-- Directives --
1. According to the Arctic Cat earnings report below, why will the company not close its doors any time soon despite continued losses? Answer in one to three sentences.
2. Decide whether each statement agrees with the Arctic Cat earnings report below. Answer yes or no for each and quote the words that decide it.
(a) The first-quarter net loss was smaller than in the same period last year.
(b) Snowmobile sales rose compared with the prior-year quarter.
(c) Sales revenue of parts, garments and accessories increased from the prior-year quarter.
3. Using the Arctic Cat earnings report below, answer each question.
(a) What were total sales for the first quarter ended June 30?
(b) On what date did the company enter into the amended credit facility agreement?
(c) What was ATV sales revenue in the same quarter last year?

-- Document --
..............................

Arctic Cat Inc. experienced a net loss of $5.9 million on sales of $69.4 million for its first quarter ended June 30. The results compare to a net loss of $7.0 million on sales of $93.9 million during the same three-month period last year.
ATV sales revenue during the recently ended first quarter totaled $32.2 million, down compared to $53.8 million during the same three-month period last year; snowmobile sales totaled $17.9 million, down compared to $21.4 million; and sales revenue of parts, garments and accessories (PG&A) totaled $19.3 million, up compared to $18.7 million in the prior-year quarter.
Despite the continued financial losses, Arctic Cat won't close its doors any time soon. The company entered into an amended credit facility agreement on June 17 that extends the agreement until March 31, 2010, and increases the company's borrowing capacity to $60 million.

..............................

Entries on spatial positioning
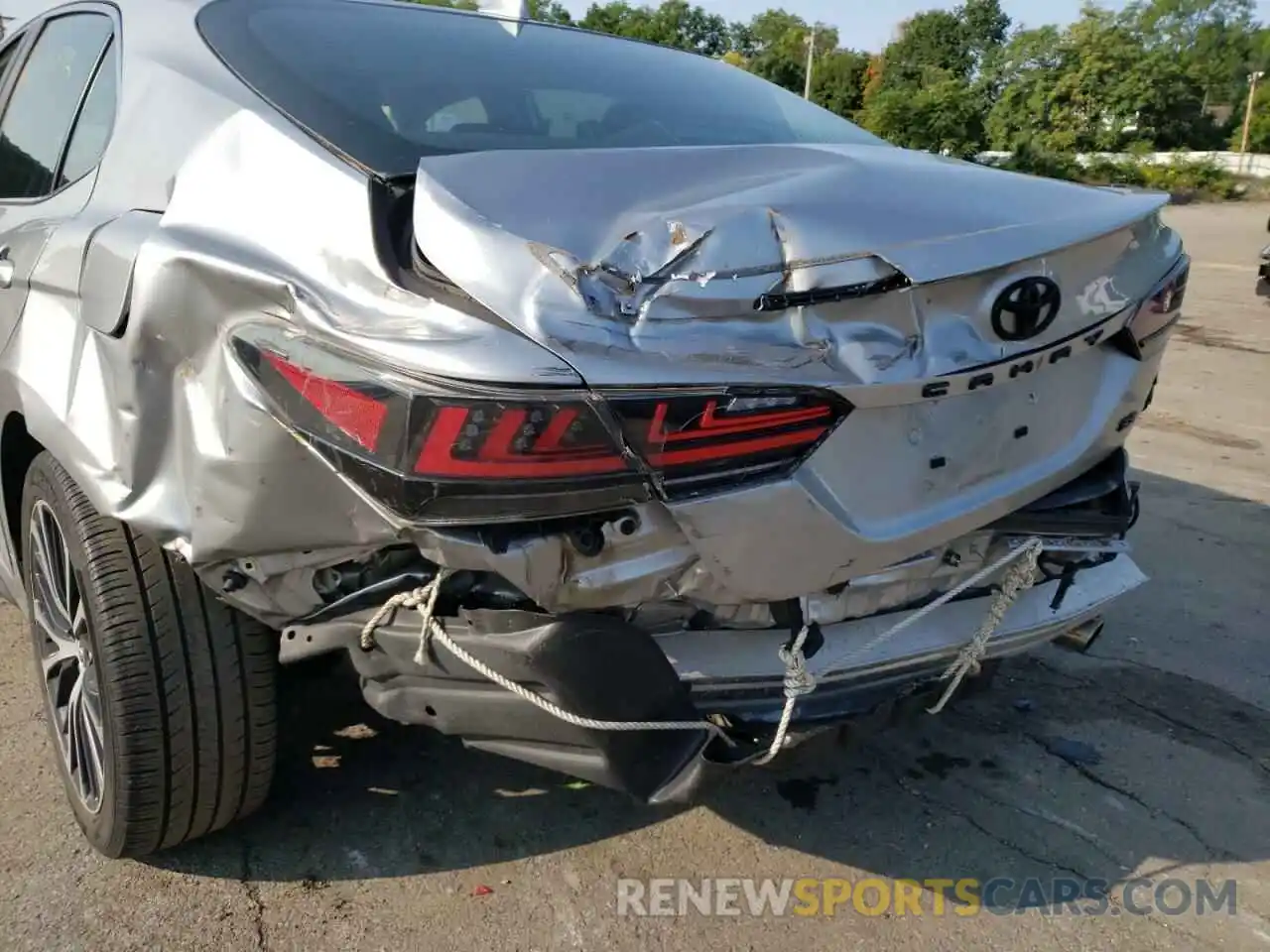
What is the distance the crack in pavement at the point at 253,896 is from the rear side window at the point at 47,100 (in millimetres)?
1622

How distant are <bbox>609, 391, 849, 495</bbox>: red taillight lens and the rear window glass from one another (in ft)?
2.18

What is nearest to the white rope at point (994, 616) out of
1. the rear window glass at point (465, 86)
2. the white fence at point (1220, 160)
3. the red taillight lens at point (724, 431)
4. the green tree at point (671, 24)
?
the red taillight lens at point (724, 431)

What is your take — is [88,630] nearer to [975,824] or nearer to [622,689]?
[622,689]

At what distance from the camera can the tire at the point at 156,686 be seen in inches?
82.2

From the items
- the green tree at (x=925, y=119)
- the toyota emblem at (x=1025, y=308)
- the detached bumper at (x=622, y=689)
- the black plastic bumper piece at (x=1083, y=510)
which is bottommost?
the green tree at (x=925, y=119)

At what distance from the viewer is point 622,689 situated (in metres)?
1.77

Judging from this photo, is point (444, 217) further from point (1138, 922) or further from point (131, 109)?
point (1138, 922)

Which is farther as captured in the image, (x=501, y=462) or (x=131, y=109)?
(x=131, y=109)

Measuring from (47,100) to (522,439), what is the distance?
2153 millimetres

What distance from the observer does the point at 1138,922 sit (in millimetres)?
2248

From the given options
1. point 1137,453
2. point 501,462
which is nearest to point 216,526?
point 501,462

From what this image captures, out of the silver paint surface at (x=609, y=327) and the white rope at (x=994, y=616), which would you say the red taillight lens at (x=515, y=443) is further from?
the white rope at (x=994, y=616)

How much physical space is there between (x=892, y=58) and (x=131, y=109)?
227ft

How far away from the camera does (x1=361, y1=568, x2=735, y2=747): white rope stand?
1.78 m
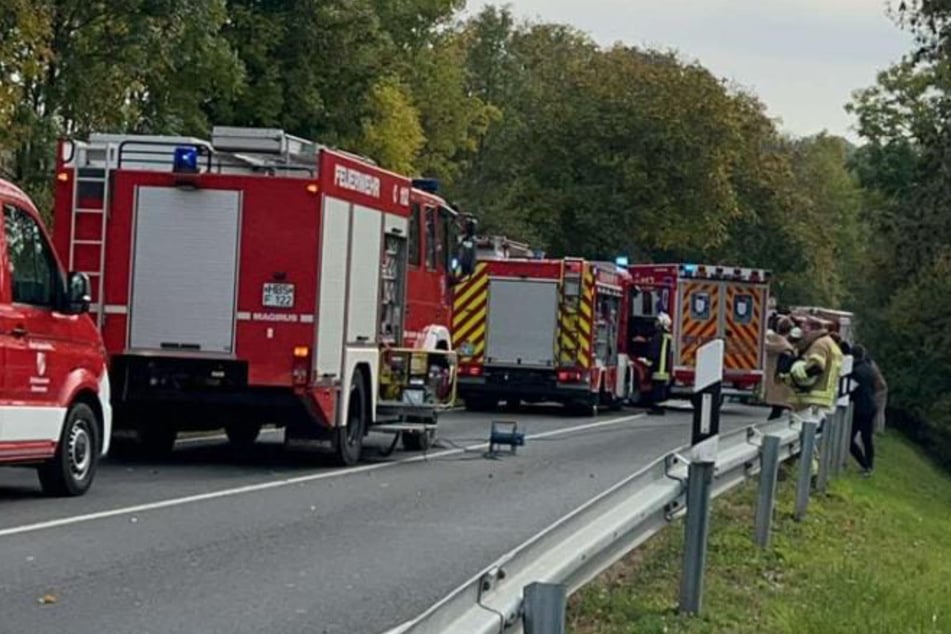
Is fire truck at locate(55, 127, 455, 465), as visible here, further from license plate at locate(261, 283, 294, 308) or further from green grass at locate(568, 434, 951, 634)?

..............................

-- Task solutions --
1. The company entered into an amended credit facility agreement on June 17. The agreement extends until March 31, 2010, and increases the company's borrowing capacity to $60 million.

2.
(a) Yes: "a net loss of $5.9 million" compares to "a net loss of $7.0 million on sales of $93.9 million during the same three-month period last year."
(b) No: "snowmobile sales totaled $17.9 million, down compared to $21.4 million"
(c) Yes: "totaled $19.3 million, up compared to $18.7 million in the prior-year quarter"

3.
(a) $69.4 million
(b) June 17
(c) $53.8 million